The problem: In the passage on divine justice below, which book is called the ultimate celebration of divine justice?

Extract provided:

------------

Yet obviously, not all people or events are totally righteous all the time. Nevertheless they are spared because no creature is entirely evil and because God’s “imperishable spirit (Schekinah?) is in all things”.

“But as you are righteous, you govern all things righteously…For your might is the source of righteousness; your mastery over all things makes you lenient to all.” (12: 15a – 16)

Earlier, we read that justice and right are the foundations of God’s throne (his ‘might’). Now the tables are subtly turned: God’s might is the source of righteousness. Which is true? Both! It is we who make a distinction between Being and Justice. For God, might and right are one and the same thing.

Psalms, the ultimate celebration of divine justice, returns repeatedly to the salvation theme:

Psalm 23: “A psalm of David. The Lord is my shepherd, there is nothing I lack… He guides me along right paths for the sake of his name. Even though I walk through the valley of death, I will fear no evil, for you are with me… I will dwell in the house of the Lord for endless days.”

Psalm 27: “Of David. The Lord is my light and my salvation; whom should I fear? The Lord is my life’s refuge; of whom should I be afraid? …One thing I ask of the Lord; this I seek: to dwell in the Lord’s house all the days of my life…I believe I shall see the Lord’s goodness in the land of the living.”

------------

Given information:
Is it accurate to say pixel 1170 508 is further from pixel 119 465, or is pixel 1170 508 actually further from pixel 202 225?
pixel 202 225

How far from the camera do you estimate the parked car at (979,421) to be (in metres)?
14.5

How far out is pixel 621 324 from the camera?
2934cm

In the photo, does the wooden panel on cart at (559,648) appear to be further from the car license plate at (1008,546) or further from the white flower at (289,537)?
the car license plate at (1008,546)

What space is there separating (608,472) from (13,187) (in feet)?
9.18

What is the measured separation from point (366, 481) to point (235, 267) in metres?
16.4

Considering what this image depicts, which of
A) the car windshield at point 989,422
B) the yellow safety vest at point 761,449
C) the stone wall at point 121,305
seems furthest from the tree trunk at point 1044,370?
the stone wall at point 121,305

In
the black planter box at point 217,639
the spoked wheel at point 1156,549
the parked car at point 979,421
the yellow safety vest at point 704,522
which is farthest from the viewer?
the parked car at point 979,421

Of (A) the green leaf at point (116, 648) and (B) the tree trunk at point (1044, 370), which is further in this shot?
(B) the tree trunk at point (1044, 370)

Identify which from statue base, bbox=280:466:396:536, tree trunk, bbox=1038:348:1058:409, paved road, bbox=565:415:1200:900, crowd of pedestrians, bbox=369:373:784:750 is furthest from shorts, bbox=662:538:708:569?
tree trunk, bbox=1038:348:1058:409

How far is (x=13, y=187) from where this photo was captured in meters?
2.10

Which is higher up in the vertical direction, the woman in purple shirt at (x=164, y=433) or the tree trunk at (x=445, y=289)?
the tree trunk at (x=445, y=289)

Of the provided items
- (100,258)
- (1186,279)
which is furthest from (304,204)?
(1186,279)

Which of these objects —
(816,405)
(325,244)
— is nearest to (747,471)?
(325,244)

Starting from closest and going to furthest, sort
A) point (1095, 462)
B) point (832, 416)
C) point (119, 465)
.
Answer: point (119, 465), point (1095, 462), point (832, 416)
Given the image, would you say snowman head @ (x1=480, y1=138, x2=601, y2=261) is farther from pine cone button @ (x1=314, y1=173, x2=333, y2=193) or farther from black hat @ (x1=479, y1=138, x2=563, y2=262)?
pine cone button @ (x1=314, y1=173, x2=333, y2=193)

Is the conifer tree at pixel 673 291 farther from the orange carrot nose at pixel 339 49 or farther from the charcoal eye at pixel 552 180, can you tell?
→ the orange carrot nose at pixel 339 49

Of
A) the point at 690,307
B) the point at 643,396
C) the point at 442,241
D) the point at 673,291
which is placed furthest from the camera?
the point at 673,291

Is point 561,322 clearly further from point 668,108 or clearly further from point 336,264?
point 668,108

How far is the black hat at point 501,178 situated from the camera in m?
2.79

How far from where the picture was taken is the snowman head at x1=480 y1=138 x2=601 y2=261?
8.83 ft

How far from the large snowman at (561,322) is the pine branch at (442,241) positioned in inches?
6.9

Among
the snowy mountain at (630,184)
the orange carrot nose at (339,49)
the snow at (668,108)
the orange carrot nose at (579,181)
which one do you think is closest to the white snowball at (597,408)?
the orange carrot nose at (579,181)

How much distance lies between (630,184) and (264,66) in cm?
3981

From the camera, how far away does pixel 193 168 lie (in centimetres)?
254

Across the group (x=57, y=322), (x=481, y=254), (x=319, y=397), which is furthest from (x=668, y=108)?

------------

Task answer: Psalms.